Expected Group performance
Comparison with the forecast of the previous year
The guidance for 2024 published in the 2023 Annual Report was updated twice over the course of the year due to varying growth developments in those markets of key significance to the Port Logistics subgroup.
On publication of the half-year financial report, the guidance for container throughput was downgraded to moderate growth due to a weaker macroeconomic environment. The acquisition of a majority shareholding in Roland Spedition GmbH in the second quarter, however, resulted in an upgrade of guidance for container transport to significant year-on-year growth. Longer dwell times for containers at the Hamburg terminals also contributed to the improved revenue situation. As a result, revenue guidance for the Group, the Port Logistics subgroup and the Intermodal segment was upgraded. Whereas guidance for the operating result (EBIT) of the Port Logistics subgroup was left unchanged in the range of € 70 million to € 100 million, guidance for the Container segment was upgraded to strong growth due to higher than expected revenue, the effects from the remeasurement of the useful economic life of certain assets and a partial reversal of the restructuring provision. At the same time, the EBIT guidance for the Real Estate subgroup was downgraded to “at previous year’s level”.

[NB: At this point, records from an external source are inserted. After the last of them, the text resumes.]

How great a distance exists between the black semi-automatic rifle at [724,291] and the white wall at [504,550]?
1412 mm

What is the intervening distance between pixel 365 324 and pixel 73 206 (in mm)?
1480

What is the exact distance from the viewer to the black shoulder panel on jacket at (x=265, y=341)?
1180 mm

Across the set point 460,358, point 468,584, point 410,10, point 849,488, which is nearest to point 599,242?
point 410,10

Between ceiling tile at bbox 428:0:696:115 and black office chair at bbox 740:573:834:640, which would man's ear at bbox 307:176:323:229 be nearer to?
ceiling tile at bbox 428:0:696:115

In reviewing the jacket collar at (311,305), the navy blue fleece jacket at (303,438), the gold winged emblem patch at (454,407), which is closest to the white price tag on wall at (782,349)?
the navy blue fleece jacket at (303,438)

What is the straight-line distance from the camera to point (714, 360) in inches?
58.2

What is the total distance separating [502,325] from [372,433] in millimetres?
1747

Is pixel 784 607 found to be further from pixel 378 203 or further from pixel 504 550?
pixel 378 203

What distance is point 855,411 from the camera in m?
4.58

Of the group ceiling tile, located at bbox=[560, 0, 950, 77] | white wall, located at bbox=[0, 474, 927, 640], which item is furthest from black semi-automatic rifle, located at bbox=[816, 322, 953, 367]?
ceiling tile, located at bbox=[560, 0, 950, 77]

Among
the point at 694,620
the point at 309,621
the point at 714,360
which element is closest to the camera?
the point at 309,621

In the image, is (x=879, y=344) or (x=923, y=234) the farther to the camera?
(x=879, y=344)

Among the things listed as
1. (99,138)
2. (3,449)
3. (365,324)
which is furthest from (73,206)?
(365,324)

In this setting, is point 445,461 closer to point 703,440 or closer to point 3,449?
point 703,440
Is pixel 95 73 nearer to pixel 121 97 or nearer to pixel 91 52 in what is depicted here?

Based on the positive business development in the first nine months of the year, and in particular the improved revenue of rail transport, guidance for the revenue of the Port Logistics subgroup was once again upgraded in an ad-hoc statement issued in late October. Due to increased revenue from the temporary rise in container dwell times at the Hamburg terminals, guidance for the operating result (EBIT) was also upgraded: a range of € 125 to € 145 million for the Group and € 110 to € 130 million for the Port Logistics subgroup was now predicted. The guidance for container throughput, however, was downgraded to a slight increase. At the same time, expected capital expenditure was lowered for the Group to between € 325 million and € 375 million and to between € 300 million and € 350 million for the Port Logistics subgroup.

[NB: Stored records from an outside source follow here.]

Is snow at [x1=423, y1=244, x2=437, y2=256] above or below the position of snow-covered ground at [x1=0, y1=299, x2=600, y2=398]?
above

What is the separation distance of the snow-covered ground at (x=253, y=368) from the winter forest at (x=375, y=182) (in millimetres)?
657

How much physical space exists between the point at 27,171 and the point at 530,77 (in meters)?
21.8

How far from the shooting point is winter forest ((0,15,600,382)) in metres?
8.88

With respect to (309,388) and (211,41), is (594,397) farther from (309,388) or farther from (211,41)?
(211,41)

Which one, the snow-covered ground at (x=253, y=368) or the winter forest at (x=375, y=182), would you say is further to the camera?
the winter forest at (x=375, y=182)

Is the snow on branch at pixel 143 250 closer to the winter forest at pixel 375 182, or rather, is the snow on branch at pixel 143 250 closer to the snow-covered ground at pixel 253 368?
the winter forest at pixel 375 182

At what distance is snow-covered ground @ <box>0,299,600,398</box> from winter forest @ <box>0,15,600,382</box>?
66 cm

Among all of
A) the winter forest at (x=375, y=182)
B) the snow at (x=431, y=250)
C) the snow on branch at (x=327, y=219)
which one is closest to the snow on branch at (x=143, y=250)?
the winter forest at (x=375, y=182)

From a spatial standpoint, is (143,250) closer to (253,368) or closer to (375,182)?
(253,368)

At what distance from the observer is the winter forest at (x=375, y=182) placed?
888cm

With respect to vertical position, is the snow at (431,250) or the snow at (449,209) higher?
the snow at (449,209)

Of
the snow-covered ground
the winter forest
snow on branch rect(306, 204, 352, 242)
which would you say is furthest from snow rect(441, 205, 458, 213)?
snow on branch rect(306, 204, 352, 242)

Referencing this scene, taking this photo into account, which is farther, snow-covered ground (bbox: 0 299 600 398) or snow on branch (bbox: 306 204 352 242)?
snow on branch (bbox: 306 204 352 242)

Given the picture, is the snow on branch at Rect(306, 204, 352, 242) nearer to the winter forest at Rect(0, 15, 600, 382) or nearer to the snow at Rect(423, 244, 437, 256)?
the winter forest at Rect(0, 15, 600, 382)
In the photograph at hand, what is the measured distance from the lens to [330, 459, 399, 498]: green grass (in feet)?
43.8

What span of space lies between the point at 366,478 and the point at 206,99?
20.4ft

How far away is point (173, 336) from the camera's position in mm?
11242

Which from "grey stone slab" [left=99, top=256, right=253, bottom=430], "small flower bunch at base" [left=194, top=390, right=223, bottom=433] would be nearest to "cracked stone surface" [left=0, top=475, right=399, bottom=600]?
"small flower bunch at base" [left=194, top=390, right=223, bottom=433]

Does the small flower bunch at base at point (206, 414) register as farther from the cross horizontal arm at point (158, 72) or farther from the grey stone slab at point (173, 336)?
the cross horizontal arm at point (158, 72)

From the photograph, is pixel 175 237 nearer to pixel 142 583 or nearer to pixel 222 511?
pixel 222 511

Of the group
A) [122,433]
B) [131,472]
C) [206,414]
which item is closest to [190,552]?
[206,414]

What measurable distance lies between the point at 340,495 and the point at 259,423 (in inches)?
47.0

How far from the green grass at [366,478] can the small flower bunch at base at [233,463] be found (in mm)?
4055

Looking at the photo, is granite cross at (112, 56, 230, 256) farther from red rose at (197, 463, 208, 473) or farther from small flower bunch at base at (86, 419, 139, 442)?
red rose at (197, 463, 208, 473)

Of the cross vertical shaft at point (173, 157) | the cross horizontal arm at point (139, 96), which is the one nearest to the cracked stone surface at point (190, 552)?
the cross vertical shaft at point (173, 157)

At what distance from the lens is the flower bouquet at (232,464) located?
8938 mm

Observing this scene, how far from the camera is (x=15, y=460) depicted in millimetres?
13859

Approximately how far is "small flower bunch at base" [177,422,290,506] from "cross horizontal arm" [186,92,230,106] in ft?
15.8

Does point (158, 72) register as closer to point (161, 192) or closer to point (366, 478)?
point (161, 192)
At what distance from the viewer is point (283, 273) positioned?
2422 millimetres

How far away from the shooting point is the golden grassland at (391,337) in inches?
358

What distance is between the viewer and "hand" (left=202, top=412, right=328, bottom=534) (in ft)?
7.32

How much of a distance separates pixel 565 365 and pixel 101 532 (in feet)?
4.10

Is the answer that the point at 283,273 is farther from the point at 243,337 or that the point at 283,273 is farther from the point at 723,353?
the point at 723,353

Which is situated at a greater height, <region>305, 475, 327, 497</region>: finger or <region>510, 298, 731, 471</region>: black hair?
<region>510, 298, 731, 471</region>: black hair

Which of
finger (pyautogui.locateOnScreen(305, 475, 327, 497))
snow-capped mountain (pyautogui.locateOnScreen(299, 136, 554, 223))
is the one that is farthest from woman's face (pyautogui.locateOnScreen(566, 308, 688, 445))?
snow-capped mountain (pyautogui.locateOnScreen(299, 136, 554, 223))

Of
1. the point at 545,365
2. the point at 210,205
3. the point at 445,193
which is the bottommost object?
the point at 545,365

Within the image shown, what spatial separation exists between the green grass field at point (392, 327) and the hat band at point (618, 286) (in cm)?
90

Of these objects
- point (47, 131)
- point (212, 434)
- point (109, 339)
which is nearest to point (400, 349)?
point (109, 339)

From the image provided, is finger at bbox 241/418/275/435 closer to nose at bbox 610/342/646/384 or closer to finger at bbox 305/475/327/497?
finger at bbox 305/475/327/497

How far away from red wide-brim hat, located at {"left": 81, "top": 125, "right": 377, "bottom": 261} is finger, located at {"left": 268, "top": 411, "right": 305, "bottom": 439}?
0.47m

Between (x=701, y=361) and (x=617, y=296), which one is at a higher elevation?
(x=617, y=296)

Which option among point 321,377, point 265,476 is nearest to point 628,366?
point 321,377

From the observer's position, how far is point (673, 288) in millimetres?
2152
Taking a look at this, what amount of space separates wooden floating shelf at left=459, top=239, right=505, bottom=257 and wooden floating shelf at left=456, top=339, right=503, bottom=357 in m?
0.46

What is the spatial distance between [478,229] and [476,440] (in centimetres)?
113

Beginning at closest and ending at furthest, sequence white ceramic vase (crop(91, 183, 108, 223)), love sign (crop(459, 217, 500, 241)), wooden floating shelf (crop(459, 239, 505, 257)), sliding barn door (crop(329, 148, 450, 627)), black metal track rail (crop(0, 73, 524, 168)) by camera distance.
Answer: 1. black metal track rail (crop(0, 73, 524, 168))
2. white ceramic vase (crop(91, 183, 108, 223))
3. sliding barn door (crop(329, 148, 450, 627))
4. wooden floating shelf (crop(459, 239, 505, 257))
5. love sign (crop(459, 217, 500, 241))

At year-end 2024, revenue growth was confirmed for the Group, the Port Logistics subgroup, the Container segment and the Intermodal segment, as well as for the Real Estate subgroup. The EBIT guidance ranges for the Group and Port Logistics subgroup level, as well as EBIT growth guidance for the Container segment, Intermodal segment and Real Estate subgroup were also all met.
Although container throughput achieved only a slight increase as at the end of the year, there was a strong increase for container transport. Group revenue also performed better than the most recent forecasts expected.

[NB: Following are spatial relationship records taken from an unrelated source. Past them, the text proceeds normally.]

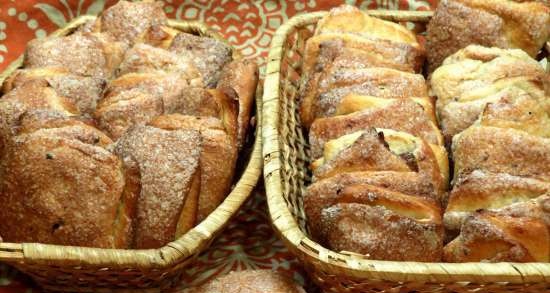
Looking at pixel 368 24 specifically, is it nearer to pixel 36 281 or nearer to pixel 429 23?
pixel 429 23

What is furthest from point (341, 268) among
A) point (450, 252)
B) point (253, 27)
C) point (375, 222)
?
point (253, 27)

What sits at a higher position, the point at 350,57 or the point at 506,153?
the point at 350,57

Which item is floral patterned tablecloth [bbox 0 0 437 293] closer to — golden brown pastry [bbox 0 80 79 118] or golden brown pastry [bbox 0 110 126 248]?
golden brown pastry [bbox 0 80 79 118]

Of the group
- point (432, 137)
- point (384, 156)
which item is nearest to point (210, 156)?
point (384, 156)

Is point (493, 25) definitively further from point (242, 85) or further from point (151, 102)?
point (151, 102)

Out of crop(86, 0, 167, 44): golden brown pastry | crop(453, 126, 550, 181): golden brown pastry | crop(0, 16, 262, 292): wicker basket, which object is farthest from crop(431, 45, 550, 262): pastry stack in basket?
crop(86, 0, 167, 44): golden brown pastry

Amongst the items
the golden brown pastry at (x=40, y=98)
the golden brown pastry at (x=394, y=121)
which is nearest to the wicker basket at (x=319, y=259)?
the golden brown pastry at (x=394, y=121)
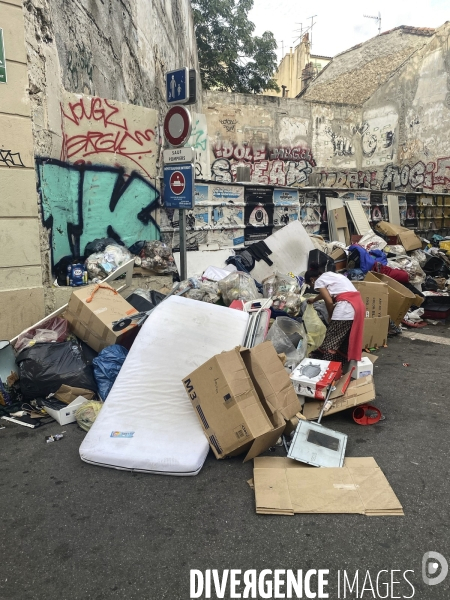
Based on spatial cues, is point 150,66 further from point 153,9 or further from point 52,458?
point 52,458

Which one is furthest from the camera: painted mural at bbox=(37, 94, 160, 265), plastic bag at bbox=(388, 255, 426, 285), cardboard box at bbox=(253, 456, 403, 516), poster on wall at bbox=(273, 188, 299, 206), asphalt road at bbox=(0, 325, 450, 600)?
poster on wall at bbox=(273, 188, 299, 206)

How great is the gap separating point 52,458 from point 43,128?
11.0ft

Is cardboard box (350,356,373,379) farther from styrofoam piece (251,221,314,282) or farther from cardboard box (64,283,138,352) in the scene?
styrofoam piece (251,221,314,282)

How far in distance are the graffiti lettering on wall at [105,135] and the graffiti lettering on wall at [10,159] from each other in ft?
2.54

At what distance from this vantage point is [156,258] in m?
5.89

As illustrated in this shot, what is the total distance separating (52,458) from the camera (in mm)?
3092

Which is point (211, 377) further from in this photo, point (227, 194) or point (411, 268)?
point (411, 268)

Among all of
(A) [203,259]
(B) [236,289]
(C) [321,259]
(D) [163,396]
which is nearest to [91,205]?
(A) [203,259]

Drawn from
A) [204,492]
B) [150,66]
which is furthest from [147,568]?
[150,66]

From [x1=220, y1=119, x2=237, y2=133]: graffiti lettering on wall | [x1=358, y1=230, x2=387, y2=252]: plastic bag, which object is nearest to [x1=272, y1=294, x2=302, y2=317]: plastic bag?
[x1=358, y1=230, x2=387, y2=252]: plastic bag

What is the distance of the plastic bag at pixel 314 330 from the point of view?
16.0 feet

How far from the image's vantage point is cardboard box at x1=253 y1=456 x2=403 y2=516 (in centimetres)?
249

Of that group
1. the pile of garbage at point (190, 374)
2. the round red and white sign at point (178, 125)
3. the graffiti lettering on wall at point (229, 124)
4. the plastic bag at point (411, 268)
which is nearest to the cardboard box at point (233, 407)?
the pile of garbage at point (190, 374)

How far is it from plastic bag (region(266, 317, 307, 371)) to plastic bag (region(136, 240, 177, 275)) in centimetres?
191
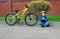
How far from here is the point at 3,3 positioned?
20.0m

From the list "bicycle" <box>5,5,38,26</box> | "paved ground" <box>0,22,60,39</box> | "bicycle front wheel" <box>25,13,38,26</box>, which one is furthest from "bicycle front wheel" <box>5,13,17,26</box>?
"bicycle front wheel" <box>25,13,38,26</box>

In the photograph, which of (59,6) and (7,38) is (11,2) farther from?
(7,38)

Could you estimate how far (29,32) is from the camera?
Answer: 12312 mm

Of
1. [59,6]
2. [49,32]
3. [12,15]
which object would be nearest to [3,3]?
[59,6]

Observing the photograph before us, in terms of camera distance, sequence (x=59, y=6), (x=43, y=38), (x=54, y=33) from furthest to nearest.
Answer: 1. (x=59, y=6)
2. (x=54, y=33)
3. (x=43, y=38)

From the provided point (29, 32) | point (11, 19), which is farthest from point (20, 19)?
point (29, 32)

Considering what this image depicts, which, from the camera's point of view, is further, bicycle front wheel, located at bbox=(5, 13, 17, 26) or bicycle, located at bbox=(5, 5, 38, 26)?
bicycle front wheel, located at bbox=(5, 13, 17, 26)

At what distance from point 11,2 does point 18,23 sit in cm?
552

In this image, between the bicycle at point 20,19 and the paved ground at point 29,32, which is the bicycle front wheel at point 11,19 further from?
the paved ground at point 29,32

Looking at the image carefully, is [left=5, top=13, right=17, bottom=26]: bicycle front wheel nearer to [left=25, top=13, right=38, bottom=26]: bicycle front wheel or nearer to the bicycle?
the bicycle

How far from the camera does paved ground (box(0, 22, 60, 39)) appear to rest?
1120 cm

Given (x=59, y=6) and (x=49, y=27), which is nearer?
(x=49, y=27)

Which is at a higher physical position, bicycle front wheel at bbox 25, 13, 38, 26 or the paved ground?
bicycle front wheel at bbox 25, 13, 38, 26

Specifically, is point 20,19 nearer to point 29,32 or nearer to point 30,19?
point 30,19
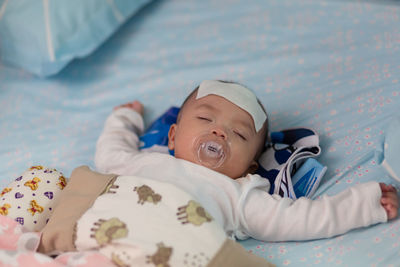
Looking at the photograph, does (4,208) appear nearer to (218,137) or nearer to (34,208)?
(34,208)

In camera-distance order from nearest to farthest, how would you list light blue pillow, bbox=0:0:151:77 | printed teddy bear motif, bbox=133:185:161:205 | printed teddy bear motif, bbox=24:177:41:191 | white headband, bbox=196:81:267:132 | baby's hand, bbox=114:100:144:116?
printed teddy bear motif, bbox=133:185:161:205
printed teddy bear motif, bbox=24:177:41:191
white headband, bbox=196:81:267:132
baby's hand, bbox=114:100:144:116
light blue pillow, bbox=0:0:151:77

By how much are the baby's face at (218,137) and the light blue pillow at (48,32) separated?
0.74 metres

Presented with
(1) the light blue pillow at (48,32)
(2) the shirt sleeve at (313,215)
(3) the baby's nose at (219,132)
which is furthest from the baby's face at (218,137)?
(1) the light blue pillow at (48,32)

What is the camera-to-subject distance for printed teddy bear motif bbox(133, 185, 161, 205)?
118 centimetres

Capital expenditure at Group level and in the Port Logistics subgroup was lower than forecast. Overall statement on business performance
Expected earnings position
For the current financial year, a strong year-on-year increase is expected for both container throughput and container transport in the Port Logistics subgroup. Strong year-on-year growth is also expected for revenue as compared with 2024. Moreover, the Port Logistics subgroup is targeting EBIT of between € 180 million and € 220 million. All segments are expected to achieve strong growth.
A slight year-on-year increase in revenue is expected for the Real Estate subgroup. However, a strong decrease is expected for the operating result (EBIT).
At Group level, HHLA expects strong revenue growth and an operating result (EBIT) in the range of € 195 million to € 235 million.
Expected financial position
Based on the liquidity available as of 31 December 2024, HHLA anticipates that it will have sufficient funds to meet its payment obligations at all times.
At Group level, capital expenditure is expected to be in the range of € 460 million to € 510 million in 2025. The Port Logistics subgroup is likely to account for € 420 million to € 470 million of this amount.
HHLA remains committed to its results-oriented dividend policy, which aims to pay out between 50 % and 70 % of annual net profit after minority interests in the form of dividends.